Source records
━━━━━━━━━━━━━━━━━━━━━━━━━━━━━━
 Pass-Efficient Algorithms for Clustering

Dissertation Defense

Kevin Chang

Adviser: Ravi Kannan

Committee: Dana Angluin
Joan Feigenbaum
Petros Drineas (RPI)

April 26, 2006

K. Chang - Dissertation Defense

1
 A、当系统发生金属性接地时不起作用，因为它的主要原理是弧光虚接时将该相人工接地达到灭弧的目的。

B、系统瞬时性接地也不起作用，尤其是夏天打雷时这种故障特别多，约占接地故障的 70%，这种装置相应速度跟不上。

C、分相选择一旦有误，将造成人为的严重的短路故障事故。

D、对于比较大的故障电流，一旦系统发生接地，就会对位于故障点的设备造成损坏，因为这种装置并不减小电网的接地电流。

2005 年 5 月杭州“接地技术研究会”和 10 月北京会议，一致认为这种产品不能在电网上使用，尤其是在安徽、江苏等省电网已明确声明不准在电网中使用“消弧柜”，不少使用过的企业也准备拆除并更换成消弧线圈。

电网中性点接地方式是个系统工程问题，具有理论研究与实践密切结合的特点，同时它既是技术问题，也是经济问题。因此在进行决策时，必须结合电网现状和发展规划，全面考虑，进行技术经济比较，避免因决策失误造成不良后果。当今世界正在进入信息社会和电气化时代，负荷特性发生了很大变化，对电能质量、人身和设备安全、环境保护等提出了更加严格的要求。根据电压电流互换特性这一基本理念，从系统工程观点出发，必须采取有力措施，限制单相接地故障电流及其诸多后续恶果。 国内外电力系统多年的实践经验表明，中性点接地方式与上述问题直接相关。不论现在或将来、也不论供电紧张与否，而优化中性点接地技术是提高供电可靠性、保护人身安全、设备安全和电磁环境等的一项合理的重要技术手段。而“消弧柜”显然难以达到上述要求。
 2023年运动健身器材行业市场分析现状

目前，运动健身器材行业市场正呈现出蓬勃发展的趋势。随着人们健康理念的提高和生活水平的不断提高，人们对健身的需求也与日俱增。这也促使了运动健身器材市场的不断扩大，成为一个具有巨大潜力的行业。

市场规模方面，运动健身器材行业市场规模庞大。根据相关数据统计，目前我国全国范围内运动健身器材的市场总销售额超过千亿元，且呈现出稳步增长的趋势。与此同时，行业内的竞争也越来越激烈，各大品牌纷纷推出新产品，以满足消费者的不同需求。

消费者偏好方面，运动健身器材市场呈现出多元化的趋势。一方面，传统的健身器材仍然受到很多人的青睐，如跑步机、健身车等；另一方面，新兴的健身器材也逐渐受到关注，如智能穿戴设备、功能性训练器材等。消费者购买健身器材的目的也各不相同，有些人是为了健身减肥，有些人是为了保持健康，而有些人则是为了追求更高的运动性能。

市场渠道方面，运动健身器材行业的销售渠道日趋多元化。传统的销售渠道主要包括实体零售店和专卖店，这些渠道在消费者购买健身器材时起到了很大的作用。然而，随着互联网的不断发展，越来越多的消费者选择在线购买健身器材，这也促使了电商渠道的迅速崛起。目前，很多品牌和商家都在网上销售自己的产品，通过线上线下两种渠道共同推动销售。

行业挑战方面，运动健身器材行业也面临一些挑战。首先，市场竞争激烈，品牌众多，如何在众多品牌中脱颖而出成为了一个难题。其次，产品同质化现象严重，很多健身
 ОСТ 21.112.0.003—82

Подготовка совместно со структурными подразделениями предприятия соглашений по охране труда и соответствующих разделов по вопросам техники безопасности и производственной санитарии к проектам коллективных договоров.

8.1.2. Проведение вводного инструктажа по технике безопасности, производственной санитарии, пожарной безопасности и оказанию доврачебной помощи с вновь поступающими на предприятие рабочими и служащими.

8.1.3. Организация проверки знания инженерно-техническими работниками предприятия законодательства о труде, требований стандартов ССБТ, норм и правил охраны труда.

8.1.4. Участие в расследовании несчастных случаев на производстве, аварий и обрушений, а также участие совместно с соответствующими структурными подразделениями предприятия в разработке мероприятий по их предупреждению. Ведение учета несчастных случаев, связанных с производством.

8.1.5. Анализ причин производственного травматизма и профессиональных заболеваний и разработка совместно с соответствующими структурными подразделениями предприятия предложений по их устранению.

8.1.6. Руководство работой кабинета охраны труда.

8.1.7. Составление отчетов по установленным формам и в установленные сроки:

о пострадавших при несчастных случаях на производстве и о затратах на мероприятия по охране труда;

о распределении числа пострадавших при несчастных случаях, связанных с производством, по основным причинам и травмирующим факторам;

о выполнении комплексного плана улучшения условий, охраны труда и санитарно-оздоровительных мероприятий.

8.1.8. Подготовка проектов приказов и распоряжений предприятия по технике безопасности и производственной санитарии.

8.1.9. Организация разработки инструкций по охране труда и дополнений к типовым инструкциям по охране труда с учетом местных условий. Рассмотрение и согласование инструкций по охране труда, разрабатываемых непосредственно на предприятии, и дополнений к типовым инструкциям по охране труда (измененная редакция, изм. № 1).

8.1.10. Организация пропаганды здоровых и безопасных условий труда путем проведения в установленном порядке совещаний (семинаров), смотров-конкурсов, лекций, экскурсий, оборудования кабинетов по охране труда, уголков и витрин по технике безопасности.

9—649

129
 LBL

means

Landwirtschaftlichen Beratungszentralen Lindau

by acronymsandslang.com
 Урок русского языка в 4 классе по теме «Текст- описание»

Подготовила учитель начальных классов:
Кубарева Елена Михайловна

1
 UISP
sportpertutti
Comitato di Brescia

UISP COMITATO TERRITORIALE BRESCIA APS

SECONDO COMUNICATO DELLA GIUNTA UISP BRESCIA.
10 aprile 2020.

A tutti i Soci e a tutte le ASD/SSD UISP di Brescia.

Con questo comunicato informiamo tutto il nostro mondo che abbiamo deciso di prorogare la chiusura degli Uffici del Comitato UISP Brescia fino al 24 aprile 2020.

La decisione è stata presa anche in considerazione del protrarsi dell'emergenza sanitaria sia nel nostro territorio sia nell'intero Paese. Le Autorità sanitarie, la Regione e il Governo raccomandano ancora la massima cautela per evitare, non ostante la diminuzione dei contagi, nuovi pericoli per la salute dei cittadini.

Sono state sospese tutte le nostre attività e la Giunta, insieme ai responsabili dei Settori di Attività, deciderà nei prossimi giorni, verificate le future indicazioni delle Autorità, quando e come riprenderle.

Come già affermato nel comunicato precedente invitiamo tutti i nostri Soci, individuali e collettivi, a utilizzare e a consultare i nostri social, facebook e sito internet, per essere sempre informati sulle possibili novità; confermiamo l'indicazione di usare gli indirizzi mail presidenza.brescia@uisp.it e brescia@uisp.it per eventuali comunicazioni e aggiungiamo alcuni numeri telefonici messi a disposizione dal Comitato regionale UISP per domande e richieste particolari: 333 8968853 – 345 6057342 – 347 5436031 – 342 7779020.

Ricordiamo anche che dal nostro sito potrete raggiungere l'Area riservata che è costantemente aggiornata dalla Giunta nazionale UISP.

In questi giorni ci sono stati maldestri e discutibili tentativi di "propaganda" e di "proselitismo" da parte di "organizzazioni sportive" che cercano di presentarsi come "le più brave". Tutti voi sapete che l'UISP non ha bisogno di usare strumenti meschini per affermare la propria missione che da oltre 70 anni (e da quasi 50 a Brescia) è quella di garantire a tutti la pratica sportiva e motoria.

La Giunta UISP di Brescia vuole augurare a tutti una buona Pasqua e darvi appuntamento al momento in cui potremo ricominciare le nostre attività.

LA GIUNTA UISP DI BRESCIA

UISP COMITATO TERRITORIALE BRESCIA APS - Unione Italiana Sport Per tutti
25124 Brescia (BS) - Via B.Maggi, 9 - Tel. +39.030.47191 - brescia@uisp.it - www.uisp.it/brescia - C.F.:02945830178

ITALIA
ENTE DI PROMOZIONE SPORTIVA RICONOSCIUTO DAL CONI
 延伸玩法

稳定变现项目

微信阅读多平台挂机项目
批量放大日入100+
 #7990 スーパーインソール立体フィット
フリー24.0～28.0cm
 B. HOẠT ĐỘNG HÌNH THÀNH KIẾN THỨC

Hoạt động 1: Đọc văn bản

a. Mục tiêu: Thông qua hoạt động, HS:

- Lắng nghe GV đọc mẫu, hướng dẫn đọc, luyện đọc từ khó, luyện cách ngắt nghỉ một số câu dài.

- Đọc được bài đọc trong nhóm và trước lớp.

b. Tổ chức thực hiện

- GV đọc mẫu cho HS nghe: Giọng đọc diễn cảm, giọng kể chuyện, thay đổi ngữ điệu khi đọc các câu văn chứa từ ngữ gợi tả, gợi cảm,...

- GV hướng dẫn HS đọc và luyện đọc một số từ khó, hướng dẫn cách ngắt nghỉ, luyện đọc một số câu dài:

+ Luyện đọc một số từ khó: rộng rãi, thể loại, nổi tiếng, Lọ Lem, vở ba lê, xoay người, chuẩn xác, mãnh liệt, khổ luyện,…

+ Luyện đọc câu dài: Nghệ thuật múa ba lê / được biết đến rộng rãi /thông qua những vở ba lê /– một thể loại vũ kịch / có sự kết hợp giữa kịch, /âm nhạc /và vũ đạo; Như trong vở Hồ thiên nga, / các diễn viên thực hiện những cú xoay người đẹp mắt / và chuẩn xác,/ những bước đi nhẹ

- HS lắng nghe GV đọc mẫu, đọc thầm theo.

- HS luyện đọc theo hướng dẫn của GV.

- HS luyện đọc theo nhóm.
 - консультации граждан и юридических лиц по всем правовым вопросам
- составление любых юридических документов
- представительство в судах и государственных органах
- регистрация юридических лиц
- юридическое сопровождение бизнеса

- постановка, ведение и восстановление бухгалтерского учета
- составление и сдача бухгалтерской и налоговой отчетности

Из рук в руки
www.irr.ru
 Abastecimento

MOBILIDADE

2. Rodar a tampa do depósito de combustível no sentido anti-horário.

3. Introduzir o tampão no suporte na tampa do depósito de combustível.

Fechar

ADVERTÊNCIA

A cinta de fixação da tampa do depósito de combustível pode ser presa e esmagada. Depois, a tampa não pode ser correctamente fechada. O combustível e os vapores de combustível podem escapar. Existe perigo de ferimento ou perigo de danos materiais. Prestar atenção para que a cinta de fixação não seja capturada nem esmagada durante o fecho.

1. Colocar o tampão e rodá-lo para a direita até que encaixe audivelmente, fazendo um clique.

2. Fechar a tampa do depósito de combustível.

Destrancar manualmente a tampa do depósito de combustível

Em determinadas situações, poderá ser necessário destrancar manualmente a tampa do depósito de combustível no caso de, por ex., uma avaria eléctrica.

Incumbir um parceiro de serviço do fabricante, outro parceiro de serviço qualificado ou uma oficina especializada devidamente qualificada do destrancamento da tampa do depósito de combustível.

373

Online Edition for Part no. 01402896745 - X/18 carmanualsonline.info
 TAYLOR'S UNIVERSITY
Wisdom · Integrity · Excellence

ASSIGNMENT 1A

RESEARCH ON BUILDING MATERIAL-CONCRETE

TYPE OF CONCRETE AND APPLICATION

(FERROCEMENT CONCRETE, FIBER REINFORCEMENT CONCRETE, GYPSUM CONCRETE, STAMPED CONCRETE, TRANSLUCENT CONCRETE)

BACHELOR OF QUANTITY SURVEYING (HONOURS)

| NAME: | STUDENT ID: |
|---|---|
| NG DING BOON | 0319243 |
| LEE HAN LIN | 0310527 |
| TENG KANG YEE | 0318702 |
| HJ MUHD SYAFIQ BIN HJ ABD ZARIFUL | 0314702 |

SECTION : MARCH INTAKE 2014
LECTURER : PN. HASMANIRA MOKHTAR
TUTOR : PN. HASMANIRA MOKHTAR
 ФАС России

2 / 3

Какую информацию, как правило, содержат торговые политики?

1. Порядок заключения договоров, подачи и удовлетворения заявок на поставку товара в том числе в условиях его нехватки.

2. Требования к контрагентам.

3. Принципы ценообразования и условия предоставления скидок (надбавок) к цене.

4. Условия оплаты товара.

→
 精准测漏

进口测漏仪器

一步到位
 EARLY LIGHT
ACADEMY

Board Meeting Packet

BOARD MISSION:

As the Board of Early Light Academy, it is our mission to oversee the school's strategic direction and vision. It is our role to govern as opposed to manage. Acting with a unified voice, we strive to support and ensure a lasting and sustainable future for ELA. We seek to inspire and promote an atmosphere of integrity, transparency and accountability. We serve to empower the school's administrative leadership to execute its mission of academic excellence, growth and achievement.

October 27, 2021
━━━━━━━━━━━━━━━━━━━━━━━━━━━━━━
## What is being asked
Filter the entries down to the lines that include the string "giorni".

## Task solution
Sono state sospese tutte le nostre attività e la Giunta, insieme ai responsabili dei Settori di Attività, deciderà nei prossimi giorni, verificate le future indicazioni delle Autorità, quando e come riprenderle.
In questi giorni ci sono stati maldestri e discutibili tentativi di "propaganda" e di "proselitismo" da parte di "organizzazioni sportive" che cercano di presentarsi come "le più brave". Tutti voi sapete che l'UISP non ha bisogno di usare strumenti meschini per affermare la propria missione che da oltre 70 anni (e da quasi 50 a Brescia) è quella di garantire a tutti la pratica sportiva e motoria.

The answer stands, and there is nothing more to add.